A liquidity pool is a smart contract that holds reserves of two or more tokens and allows anyone to trade against those reserves according to a deterministic pricing function. Pools are the core primitive of AMM-based decentralized exchanges.
On a traditional exchange, liquidity comes from market makers who post bids and asks on an order book. On-chain, that model is impractical – gas costs and block times make continuous order management expensive. Liquidity pools solve this by letting anyone deposit tokens into a contract that automatically quotes prices using a formula like the constant product. Traders swap against the pool’s reserves; liquidity providers (LPs) earn a share of the fees.
Anatomy of a pool#
A typical two-token pool (e.g., ETH/USDC) has:
- Reserves – the token balances the contract holds. The ratio of reserves determines the current price.
- Pricing invariant – a formula constraining how reserves change on each trade. For a constant-product pool:
reserve_a * reserve_b = k. - Fee – a percentage (commonly 0.3%) charged on each swap and added to the reserves, growing the pool over time.
- LP tokens – ERC-20 tokens minted to depositors, representing a pro-rata claim on the pool’s reserves and accumulated fees.
Providing liquidity#
To become an LP, you deposit tokens into the pool’s smart contract. In a standard constant-product pool, you deposit both tokens in the current ratio – if the pool is 50% ETH and 50% USDC by value, you supply both. The contract mints LP tokens proportional to your share of the total reserves.
When you withdraw, you burn your LP tokens and receive your share of both tokens.

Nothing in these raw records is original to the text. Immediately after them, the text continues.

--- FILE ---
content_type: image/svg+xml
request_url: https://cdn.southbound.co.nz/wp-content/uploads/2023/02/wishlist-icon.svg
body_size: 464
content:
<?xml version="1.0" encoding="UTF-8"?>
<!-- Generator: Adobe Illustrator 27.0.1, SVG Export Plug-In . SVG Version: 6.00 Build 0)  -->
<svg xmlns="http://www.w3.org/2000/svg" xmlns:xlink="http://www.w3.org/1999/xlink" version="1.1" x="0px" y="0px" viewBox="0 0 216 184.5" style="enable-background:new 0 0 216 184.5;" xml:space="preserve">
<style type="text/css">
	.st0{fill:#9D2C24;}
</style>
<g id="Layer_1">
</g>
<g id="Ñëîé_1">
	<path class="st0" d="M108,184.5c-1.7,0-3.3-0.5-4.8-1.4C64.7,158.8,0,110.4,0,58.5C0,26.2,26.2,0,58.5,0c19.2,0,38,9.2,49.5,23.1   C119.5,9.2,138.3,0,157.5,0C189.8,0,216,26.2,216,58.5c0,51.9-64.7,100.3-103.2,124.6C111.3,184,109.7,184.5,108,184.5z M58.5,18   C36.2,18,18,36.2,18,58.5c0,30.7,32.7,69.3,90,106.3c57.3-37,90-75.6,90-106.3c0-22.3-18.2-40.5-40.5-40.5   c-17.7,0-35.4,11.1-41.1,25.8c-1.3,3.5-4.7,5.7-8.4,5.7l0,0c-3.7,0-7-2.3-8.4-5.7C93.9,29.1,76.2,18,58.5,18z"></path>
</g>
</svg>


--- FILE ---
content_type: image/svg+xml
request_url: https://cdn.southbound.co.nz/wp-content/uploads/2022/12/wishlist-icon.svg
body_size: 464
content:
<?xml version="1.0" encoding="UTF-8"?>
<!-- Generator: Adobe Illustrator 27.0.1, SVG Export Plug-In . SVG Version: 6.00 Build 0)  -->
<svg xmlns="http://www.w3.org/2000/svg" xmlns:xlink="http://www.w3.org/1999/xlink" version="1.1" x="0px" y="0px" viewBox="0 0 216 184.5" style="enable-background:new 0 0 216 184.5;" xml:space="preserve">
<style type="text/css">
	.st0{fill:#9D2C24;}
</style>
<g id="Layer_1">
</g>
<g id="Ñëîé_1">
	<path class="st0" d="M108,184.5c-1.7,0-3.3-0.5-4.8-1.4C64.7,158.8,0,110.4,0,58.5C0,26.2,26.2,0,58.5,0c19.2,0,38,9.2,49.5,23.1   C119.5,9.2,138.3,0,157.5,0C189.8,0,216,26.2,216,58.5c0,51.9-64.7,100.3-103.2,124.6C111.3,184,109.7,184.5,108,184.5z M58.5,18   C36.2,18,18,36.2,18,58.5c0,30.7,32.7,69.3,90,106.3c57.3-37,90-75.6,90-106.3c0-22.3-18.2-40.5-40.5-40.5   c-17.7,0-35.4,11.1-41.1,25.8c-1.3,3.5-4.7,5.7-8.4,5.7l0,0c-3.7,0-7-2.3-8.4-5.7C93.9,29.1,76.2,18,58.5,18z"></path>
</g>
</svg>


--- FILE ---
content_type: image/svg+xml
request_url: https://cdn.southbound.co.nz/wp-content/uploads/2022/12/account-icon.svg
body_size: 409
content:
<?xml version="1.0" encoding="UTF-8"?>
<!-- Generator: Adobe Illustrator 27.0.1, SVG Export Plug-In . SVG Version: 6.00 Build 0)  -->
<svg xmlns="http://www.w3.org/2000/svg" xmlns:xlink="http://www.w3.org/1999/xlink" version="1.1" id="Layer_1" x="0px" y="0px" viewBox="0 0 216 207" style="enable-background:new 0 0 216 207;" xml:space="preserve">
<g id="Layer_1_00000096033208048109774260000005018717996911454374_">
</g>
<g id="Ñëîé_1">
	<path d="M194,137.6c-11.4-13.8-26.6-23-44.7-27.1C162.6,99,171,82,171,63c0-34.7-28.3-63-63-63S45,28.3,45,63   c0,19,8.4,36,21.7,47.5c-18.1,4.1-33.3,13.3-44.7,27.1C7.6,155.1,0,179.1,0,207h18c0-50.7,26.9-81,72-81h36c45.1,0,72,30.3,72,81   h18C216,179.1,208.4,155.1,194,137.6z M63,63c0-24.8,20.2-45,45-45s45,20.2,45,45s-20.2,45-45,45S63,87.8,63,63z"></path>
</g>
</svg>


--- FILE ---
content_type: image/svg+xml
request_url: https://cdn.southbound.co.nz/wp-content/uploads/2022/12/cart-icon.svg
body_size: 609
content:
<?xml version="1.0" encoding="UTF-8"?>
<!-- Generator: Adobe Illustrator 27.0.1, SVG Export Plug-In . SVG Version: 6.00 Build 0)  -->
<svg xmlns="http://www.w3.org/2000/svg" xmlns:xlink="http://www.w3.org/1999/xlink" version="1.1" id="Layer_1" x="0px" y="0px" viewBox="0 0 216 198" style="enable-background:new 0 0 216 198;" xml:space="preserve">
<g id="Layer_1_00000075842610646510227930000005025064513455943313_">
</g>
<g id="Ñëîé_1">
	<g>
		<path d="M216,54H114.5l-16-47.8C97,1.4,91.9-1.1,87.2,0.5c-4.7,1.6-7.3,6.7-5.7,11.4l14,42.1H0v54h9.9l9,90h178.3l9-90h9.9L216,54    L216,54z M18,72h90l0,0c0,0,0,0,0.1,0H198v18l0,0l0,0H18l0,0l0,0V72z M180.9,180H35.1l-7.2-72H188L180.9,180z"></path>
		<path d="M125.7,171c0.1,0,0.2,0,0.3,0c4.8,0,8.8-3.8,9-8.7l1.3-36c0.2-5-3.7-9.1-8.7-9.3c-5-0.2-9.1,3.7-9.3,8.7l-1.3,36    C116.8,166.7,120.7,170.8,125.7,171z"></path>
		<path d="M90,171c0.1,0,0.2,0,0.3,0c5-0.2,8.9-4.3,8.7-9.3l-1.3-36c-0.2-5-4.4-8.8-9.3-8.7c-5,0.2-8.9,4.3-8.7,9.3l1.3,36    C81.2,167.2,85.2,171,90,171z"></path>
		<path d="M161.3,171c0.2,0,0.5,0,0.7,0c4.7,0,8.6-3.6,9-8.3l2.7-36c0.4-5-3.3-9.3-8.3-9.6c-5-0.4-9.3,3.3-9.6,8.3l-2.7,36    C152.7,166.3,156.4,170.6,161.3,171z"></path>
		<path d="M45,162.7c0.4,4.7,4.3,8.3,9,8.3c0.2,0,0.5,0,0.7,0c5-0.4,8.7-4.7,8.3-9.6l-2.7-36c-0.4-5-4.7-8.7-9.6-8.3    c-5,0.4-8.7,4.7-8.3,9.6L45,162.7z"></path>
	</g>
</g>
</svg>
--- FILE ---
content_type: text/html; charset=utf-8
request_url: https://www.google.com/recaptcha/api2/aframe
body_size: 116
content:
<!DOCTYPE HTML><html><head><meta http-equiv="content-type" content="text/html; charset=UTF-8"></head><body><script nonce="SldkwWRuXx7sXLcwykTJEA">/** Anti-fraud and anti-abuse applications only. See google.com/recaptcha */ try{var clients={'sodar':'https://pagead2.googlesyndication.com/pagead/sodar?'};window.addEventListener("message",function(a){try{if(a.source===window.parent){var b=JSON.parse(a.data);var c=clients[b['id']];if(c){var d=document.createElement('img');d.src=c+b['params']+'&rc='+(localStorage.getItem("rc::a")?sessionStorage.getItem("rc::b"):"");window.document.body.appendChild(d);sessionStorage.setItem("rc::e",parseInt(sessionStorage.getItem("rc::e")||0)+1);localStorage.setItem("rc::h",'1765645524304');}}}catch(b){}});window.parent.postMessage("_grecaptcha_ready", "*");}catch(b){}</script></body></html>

The amounts will differ from what you deposited because trades have shifted the reserve ratio, and fees have accumulated.
Worked example#
A pool holds 10 ETH and 25,000 USDC (ETH at $2,500). You deposit 1 ETH and 2,500 USDC, receiving LP tokens representing 10% of the pool. Over time, trading fees increase the reserves to 10.5 ETH and 26,250 USDC. Your 10% share is now worth 1.05 ETH + 2,625 USDC – the fee income.
But if ETH’s price has also moved, the reserve ratio has shifted, and impermanent loss may offset some or all of the fee income.
Risks#
Impermanent loss#
The most significant risk for LPs. When the price ratio of pooled tokens changes from the ratio at deposit time, an LP ends up with less value than if they had simply held the tokens. The loss is “impermanent” only if prices revert. In practice, for volatile pairs, impermanent loss is often permanent and can exceed fee income. See impermanent loss for the mechanics and math.
Smart contract risk#
Pools are only as safe as their code. Uniswap contracts have been extensively audited and have held billions without exploit, but forks and newer protocols carry higher risk. Rug pulls – where a malicious token contract drains the pool – are a real threat for pools involving unvetted tokens.
Concentration risk#
In concentrated-liquidity pools (Uniswap V3+), LPs choose a price range. If the market price moves outside that range, the position earns zero fees and is fully converted into the less valuable token. Active management or automated position managers become necessary.
Pool types beyond constant product#
| Type | How it works | Good for |
|---|---|---|
| Constant product | x * y = k – simple, universal |
General-purpose token pairs |
| StableSwap (Curve) | Blends constant-sum and constant-product | Stablecoins, like-kind assets |
| Weighted (Balancer) | Multi-token pools with custom weights (e.g., 80/20) | Index-like exposure, reduced IL for certain weightings |
| Concentrated liquidity | LPs provide liquidity in a chosen price range | Capital-efficient trading on active pairs |
Use cases beyond trading#
Liquidity pools are the building block for much of DeFi:
- Yield farming – protocols incentivize LPs with additional token rewards on top of trading fees.
- Lending – platforms like Aave and Compound use pool-based models where depositors supply tokens that borrowers draw from.
- Synthetic assets – protocols use pools to maintain collateral backing for synthetic tokens.